23. My Brother’s Husband
By: Gengoroh Tagame, Anne Ishii (Translator)
Publisher: Pantheon Books
Manga is not a medium I am well versed in by any means, but in my attempt to learn more about comics wanted to read some of the more notable titles from this year. I was somewhat concerned this would turn into some form of after-school special that hit all the typical prejudicial issues we often see. In reality, it’s more of a realistic take on how a person works through trying to understand why someone he should be close to could live a life so much different than him. Also works as a window into different ways cultures view homosexuality.
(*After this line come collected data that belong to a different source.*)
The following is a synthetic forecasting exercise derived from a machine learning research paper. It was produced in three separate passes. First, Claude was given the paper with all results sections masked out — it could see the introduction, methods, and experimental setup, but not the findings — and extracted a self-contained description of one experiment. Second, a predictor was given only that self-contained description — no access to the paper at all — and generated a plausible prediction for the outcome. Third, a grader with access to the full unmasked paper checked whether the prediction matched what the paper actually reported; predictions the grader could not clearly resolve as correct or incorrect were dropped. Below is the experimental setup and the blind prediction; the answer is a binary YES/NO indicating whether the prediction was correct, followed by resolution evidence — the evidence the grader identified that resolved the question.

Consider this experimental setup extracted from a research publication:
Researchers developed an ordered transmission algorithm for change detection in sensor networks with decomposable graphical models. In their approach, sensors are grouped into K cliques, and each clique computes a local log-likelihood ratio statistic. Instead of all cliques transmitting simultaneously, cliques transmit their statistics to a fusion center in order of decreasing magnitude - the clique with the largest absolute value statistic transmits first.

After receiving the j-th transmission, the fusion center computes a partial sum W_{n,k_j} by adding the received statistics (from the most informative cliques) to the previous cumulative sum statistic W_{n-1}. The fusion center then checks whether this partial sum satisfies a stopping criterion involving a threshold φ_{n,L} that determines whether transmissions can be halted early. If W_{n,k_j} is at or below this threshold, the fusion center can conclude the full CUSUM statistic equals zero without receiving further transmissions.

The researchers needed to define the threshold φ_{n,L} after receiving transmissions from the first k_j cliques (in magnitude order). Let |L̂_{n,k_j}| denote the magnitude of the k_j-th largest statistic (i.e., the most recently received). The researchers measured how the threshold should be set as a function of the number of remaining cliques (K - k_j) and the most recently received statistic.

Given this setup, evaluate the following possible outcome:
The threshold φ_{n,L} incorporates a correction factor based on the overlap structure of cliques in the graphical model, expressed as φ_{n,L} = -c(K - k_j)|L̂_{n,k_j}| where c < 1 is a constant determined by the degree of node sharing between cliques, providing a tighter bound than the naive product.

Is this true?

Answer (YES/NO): NO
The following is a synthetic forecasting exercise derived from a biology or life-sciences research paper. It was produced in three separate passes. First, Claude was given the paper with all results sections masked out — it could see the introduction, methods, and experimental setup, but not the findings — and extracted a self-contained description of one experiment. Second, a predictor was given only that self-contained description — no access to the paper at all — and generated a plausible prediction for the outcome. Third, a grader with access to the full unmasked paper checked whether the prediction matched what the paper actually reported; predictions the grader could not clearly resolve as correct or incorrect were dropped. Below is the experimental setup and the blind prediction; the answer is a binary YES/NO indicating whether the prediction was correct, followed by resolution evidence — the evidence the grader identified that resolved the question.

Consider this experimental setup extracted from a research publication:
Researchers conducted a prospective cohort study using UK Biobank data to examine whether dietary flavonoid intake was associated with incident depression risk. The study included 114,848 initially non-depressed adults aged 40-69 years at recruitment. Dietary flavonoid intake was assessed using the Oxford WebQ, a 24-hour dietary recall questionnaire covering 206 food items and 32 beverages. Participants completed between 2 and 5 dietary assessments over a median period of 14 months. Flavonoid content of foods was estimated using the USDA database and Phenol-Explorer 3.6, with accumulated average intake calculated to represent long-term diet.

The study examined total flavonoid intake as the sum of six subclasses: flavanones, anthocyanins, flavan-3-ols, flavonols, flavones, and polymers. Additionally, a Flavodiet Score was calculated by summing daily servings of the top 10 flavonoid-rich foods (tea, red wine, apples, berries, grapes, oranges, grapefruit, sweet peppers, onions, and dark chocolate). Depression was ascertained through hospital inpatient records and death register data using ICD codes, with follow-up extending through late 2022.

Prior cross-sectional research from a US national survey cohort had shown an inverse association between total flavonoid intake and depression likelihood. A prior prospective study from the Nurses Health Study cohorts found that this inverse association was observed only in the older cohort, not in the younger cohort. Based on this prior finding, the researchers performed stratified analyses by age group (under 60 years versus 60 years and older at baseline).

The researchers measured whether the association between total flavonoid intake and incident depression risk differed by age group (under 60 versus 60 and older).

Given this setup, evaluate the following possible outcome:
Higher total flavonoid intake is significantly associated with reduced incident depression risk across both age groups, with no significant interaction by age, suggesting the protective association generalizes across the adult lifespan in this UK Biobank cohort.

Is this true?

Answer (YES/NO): YES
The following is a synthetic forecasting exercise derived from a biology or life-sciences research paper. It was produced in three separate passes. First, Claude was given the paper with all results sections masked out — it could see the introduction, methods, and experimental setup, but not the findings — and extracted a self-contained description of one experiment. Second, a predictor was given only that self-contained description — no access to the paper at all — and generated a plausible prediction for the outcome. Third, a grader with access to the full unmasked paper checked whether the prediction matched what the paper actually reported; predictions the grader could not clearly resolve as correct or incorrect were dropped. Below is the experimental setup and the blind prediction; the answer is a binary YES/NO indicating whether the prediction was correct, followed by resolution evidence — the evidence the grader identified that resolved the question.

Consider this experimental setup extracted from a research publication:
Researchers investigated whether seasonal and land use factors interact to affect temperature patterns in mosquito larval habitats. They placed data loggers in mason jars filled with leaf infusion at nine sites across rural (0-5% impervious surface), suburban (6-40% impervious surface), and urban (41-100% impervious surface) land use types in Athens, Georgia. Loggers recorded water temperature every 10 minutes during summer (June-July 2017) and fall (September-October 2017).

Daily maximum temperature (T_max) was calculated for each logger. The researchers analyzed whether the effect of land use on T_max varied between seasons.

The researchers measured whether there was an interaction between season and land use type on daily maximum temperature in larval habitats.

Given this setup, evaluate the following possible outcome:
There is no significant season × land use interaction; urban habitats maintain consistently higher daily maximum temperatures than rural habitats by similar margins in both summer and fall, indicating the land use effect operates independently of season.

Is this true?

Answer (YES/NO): NO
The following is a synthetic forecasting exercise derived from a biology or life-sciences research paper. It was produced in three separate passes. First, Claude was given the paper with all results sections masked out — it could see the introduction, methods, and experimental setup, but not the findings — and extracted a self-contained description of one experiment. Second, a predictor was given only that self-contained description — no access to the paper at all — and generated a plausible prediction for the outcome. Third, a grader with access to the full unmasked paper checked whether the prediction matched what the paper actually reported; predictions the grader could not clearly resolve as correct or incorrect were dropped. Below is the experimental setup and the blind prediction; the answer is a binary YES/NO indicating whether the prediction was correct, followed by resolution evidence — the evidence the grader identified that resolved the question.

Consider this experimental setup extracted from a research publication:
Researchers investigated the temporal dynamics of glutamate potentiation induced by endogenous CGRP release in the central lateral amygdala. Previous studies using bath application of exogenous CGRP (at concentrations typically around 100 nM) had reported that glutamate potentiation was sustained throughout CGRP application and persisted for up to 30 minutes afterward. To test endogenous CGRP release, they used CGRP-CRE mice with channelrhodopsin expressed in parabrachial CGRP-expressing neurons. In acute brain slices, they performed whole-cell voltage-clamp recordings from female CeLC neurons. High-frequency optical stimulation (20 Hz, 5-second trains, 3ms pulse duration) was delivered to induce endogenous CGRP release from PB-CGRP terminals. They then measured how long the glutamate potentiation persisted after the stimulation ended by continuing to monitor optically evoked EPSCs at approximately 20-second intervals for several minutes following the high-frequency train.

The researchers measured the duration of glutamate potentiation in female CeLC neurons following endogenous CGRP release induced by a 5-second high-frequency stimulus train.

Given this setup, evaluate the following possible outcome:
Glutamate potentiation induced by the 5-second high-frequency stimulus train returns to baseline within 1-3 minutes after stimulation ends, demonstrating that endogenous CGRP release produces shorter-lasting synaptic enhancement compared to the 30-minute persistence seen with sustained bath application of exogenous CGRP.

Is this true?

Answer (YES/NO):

It would also be a disservice to make it seem like that is the only major point of this story because at its heart its a human tale filled with touching dialog and endless levels of sweetness.
22. Royal City
Writer/Artist: Jeff Lemire
Publisher: Royal City
What Jeff Lemire has done with Royal City is craft a story that works on a human drama level first and foremost. The supernatural element that permeates in the background adds a lot of intrigue to sweeten the story. Jeff Lemire has made Royal City into this quiet book that is provocative in its approach to death and how it affects us all in different ways. Part of me feels like this may be Lemire’s most personal story especially when it comes to the character of Pat. Pat is finding himself lost in this world. An aspect Lemire demonstrates in a simple yet poignant page about the two-sided person he has become. How it is true what they say about trying to go home again and how you end up being this split personality. Partially the person people once knew you as and partially as who you have now become. It is that element that gives Royal City much of its intimate feel.
Writer: Tom King
Artist: Mikel Janin, Joelle Jones, Clay Mann, Mitch Gerads
It may be early in his career but Tom King is writing one of my favorite runs of Batman ever. What is fascinating about his take on this title is that Batman is actually the main character of the story he is telling. That may seem like a given, but often when it comes to Batman stories the focal point of the story is the villain or whatever disaster Batman has to stop. What King is doing is diving deep into who Batman is and what would drive a man not only to become a creature of the night but to stay that way. Major changes began during ‘The Button’ story line when Batman came face to face with the Batman of Flashpoint universe and was told something he was not expecting to hear. That was then followed up with one of the best single issues of the year in the ‘The Brave and the Mold’ where the impact of fatherhood played a key role. All this has led to Batman trying to force himself to live a more normal life, the issue being he has removed himself so far from the normal he does not know what that means.